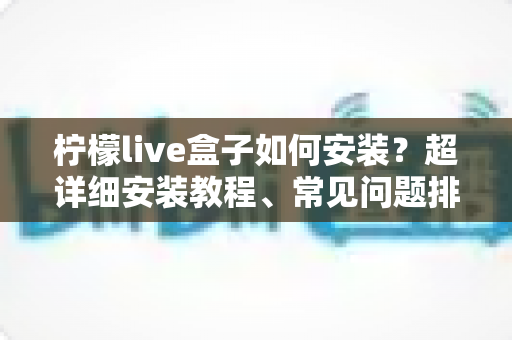 柠檬live盒子如何安装？超详细安装教程、常见问题排查与实用技巧一文搞定
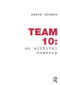 Team 10: An Archival History by Annie Pedret, 9780415780766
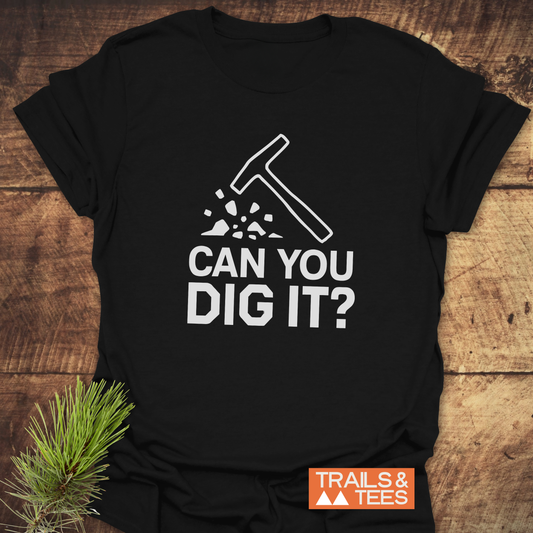 Can You Dig It? Rock Lovers T-Shirt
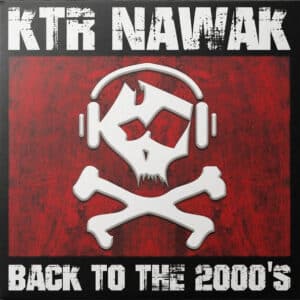 Hardcore, Gabber & Frenchcore - Nawak LP 01 Back To The 2000's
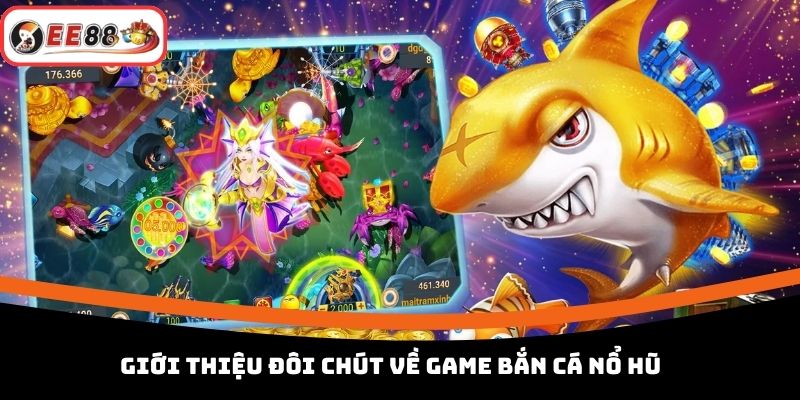 Giới thiệu đôi chút về game bắn cá nổ hũ 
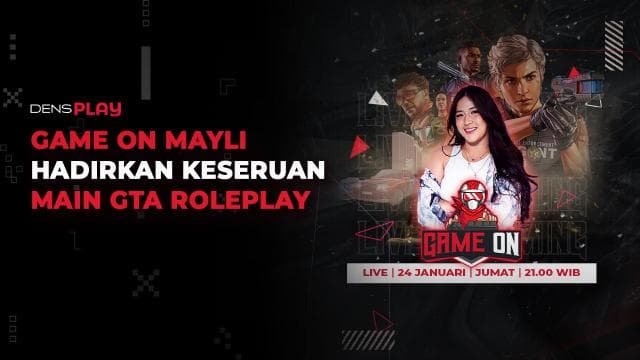 GAME ON MAYLI HADIRKAN KESERUAN MAIN GTA ROLEPLAY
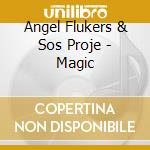 Angel Flukers & Sos Proje - Magic cd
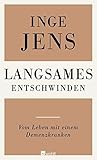 Langsames Entschwinden: Vom Leben mit einem Demenzkranken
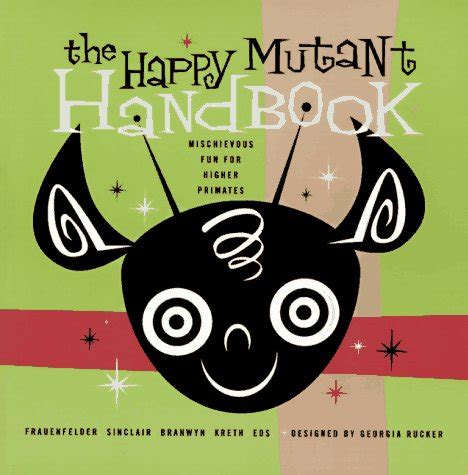 The happy mutant handbook mischievous fun for higher primates. - Décima reunión de consulta de ministros de relaciones exteriores.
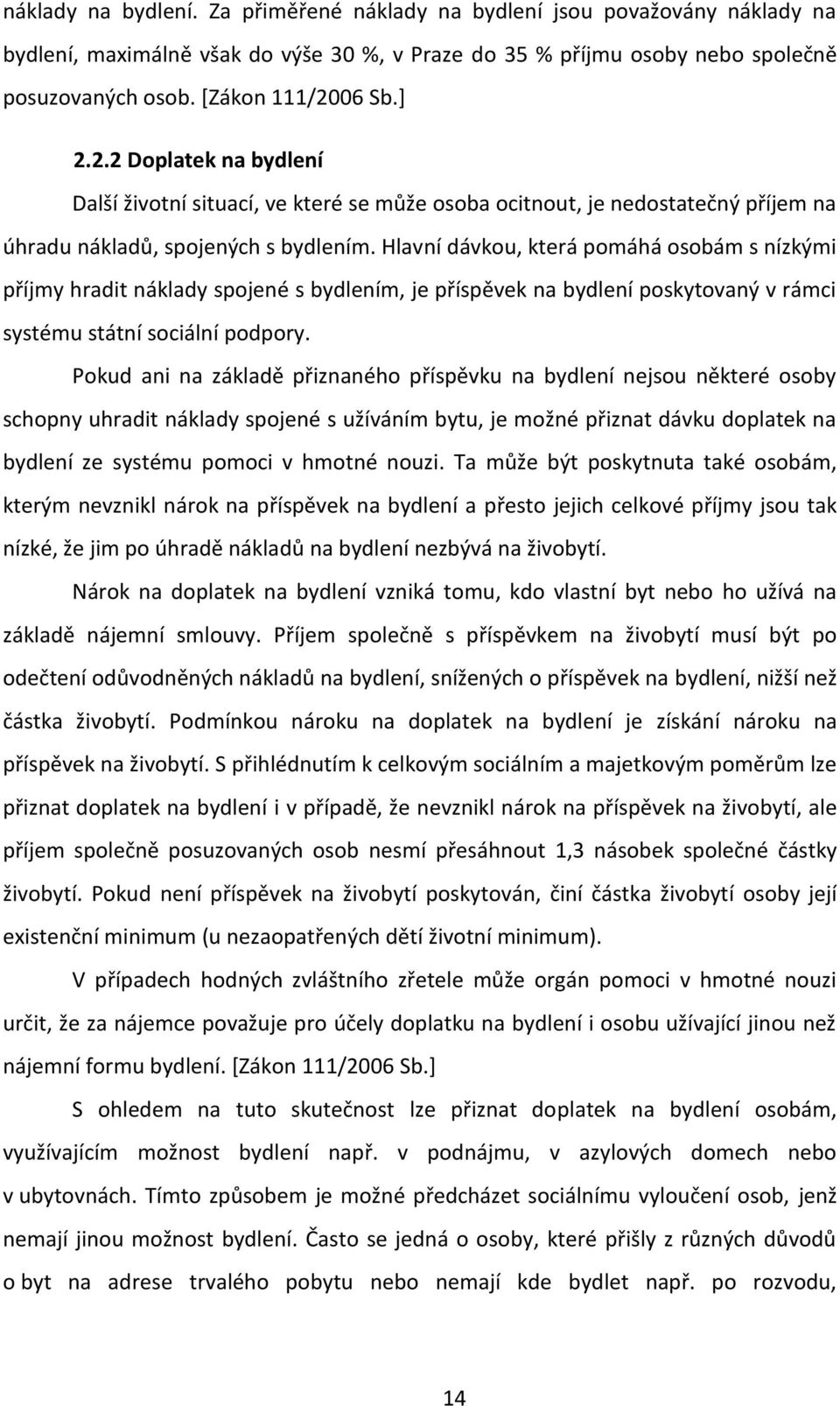 Hlavní dávkou, která pomáhá osobám s nízkými příjmy hradit náklady spojené s bydlením, je příspěvek na bydlení poskytovaný v rámci systému státní sociální podpory.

> PROBLEM REQUIREMENTS: Print, exactly and without pictures, the lines from the one holding "Can You Dig It? Rock Lovers T-Shirt" through the last line of the entries above, both included.

> ANSWER:
 Can You Dig It? Rock Lovers T-Shirt
 Hardcore, Gabber & Frenchcore - Nawak LP 01 Back To The 2000's
 Giới thiệu đôi chút về game bắn cá nổ hũ 
 GAME ON MAYLI HADIRKAN KESERUAN MAIN GTA ROLEPLAY
 Angel Flukers & Sos Proje - Magic cd
 Langsames Entschwinden: Vom Leben mit einem Demenzkranken
 The happy mutant handbook mischievous fun for higher primates. - Décima reunión de consulta de ministros de relaciones exteriores.
 Hlavní dávkou, která pomáhá osobám s nízkými příjmy hradit náklady spojené s bydlením, je příspěvek na bydlení poskytovaný v rámci systému státní sociální podpory.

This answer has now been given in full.